= Sarpler =

British weight for wool

Sarpler, Sarplier or (in Scotland) Serplathe was a UK weight for wool.

== Definitions ==
The Oxford English Dictionary defines a sarpler as 80 tods, where a tod is usually 28lbs thus usually 80 x 28 lbs, or 160 stone, = 2240 lbs

Another definition, half the quantity, is given by Cowell's 1607 book (fourscore=80, 80 stone = 80 x 14lbs = 1120 lbs:

Sarpler is a quantitie of woll. This in Scotland is called Serplathe, and conteineth fourscore stone ...

A different and apparently arithmetically confused definition is given in The Life and Works of Arthur Hall of Grantham, where he states:

In a sarpler of wool is thre sacks, in everye sacke 26 stone at 14 pounde the stone, whiche makes 264 lbs., so as there is in a sarpler of wool 78 stone and 792 lbs.

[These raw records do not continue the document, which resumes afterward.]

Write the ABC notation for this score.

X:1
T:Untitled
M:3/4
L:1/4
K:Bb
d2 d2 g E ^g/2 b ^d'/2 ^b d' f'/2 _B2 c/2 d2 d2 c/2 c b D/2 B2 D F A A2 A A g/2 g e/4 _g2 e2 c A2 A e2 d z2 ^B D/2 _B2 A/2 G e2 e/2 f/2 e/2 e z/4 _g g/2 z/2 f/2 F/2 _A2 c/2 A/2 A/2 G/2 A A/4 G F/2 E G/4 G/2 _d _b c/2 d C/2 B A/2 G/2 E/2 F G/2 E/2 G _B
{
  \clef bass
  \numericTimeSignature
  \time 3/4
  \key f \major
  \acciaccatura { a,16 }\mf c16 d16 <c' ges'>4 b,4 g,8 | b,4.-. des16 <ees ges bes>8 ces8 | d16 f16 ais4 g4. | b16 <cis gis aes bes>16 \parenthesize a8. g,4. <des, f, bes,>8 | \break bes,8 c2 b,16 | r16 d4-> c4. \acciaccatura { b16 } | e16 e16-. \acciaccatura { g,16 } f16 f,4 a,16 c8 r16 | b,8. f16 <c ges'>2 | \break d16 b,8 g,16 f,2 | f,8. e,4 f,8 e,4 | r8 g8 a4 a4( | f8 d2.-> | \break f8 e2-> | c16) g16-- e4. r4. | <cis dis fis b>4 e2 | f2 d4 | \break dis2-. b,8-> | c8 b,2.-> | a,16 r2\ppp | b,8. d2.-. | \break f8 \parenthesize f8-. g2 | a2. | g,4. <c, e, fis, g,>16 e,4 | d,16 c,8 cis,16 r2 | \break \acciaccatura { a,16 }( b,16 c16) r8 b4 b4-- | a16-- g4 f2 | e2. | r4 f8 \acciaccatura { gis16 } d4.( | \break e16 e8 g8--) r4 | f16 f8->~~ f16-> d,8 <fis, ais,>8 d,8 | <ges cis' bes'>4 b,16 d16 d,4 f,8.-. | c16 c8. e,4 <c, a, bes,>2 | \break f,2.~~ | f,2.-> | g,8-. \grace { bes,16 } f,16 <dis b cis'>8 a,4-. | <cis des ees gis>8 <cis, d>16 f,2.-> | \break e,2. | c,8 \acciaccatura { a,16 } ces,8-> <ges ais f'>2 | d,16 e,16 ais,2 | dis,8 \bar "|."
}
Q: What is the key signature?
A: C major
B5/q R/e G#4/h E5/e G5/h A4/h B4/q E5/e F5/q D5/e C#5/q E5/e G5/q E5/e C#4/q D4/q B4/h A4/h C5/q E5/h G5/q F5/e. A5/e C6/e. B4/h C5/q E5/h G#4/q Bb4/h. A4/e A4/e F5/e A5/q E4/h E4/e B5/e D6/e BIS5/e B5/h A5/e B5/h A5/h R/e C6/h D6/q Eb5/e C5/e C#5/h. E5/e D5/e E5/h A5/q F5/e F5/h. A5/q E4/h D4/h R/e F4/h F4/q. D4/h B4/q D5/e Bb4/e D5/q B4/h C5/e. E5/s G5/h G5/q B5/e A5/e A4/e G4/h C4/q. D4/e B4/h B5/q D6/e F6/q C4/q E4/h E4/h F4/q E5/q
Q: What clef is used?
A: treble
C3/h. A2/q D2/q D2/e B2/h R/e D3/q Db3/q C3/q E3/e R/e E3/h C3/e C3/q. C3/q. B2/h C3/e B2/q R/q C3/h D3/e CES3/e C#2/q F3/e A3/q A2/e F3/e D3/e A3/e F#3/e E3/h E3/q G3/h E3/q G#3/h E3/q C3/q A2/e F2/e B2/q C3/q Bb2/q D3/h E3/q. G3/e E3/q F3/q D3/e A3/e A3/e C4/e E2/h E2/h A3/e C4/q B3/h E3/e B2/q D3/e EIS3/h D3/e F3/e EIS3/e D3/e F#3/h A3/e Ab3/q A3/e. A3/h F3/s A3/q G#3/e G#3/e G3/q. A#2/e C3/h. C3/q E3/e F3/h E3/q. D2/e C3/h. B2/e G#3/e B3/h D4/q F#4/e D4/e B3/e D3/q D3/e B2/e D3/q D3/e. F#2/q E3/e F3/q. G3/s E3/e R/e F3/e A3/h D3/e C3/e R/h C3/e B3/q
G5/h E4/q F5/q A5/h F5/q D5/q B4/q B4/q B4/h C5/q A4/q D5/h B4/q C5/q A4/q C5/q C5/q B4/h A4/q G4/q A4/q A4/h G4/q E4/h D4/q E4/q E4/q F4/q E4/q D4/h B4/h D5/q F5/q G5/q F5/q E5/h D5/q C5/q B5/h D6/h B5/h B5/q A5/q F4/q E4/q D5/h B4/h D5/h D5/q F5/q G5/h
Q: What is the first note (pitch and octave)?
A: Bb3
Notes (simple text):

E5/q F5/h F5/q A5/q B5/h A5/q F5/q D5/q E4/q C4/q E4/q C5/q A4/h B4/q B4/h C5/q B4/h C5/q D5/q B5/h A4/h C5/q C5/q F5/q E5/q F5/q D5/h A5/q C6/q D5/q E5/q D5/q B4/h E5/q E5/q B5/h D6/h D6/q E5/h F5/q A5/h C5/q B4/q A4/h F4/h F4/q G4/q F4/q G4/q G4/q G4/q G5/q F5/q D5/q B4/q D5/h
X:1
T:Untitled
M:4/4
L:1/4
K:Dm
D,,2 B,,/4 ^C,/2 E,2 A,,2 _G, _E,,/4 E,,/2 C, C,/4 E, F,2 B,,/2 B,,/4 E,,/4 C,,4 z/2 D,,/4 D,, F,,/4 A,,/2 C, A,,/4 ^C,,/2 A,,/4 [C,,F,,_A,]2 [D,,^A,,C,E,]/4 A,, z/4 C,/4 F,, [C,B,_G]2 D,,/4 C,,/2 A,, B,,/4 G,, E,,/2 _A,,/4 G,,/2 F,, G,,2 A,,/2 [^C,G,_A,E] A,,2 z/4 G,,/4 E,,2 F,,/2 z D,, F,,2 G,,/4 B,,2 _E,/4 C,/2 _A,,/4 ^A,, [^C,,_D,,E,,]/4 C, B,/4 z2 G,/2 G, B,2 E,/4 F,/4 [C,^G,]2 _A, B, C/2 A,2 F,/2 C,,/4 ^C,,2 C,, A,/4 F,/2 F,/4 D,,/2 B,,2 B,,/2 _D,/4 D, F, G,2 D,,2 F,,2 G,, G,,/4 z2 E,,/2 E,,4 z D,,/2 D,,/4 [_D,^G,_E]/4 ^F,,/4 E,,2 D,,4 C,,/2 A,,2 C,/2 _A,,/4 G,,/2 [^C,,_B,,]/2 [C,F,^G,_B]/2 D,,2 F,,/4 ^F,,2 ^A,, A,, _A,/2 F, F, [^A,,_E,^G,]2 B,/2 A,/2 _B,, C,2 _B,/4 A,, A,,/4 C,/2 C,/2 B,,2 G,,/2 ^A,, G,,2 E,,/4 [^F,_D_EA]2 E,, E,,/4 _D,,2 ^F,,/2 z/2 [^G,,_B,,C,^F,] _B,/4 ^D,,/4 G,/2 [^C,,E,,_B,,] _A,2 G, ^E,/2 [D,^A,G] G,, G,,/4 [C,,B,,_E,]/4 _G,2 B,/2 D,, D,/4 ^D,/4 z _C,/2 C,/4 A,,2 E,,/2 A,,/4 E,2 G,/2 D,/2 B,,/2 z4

The compendium Sizes Inc offers a range of inconsistent historic definitions, most of which agree that the term had gone out of use, but suggests that:

In the late 19th century, the sarpler begins to be defined as a long ton (2240 pounds of wool). This value may also be an error, in this case arising from a mistaken substitution of the tod for the stone.